EXTRAIT DU DOCUMENT:
# # # #
Pour le vent arrière, on emploie une voile creuse en tissu léger appelée spinaker. Sa grande surface exige un tangon pour la maintenir en travers. C'est une voile nécessaire, surtout en Méditerranée, où les vents sont souvent très forts ou très faibles, mais elle constitue un danger dès que le vent forcit. Il faut donc la rentrer avant qu'il ne soit trop tard, sous peine de perte de la voile et d'avaries graves.
# # # #
TRAVAIL DEMANDÉ:
• 1. Relevez, dans leur ordre d'apparition, toutes les formes verbales conjuguées au présent de l'indicatif dans l'extrait sur le spinaker.
• 2. Reproduisez à l'identique le passage de l'extrait sur le spinaker commençant à « Pour le vent » et se terminant à « et d'avaries graves. ».

DONNÉES FOURNIES:
# # # #
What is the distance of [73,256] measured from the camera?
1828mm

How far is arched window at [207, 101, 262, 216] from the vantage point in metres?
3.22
# # # #
CORRIGÉ DÉTAILLÉ:
• 1. emploie, exige, est, sont, constitue, forcit, faut

• 2.
Pour le vent arrière, on emploie une voile creuse en tissu léger appelée spinaker. Sa grande surface exige un tangon pour la maintenir en travers. C'est une voile nécessaire, surtout en Méditerranée, où les vents sont souvent très forts ou très faibles, mais elle constitue un danger dès que le vent forcit. Il faut donc la rentrer avant qu'il ne soit trop tard, sous peine de perte de la voile et d'avaries graves.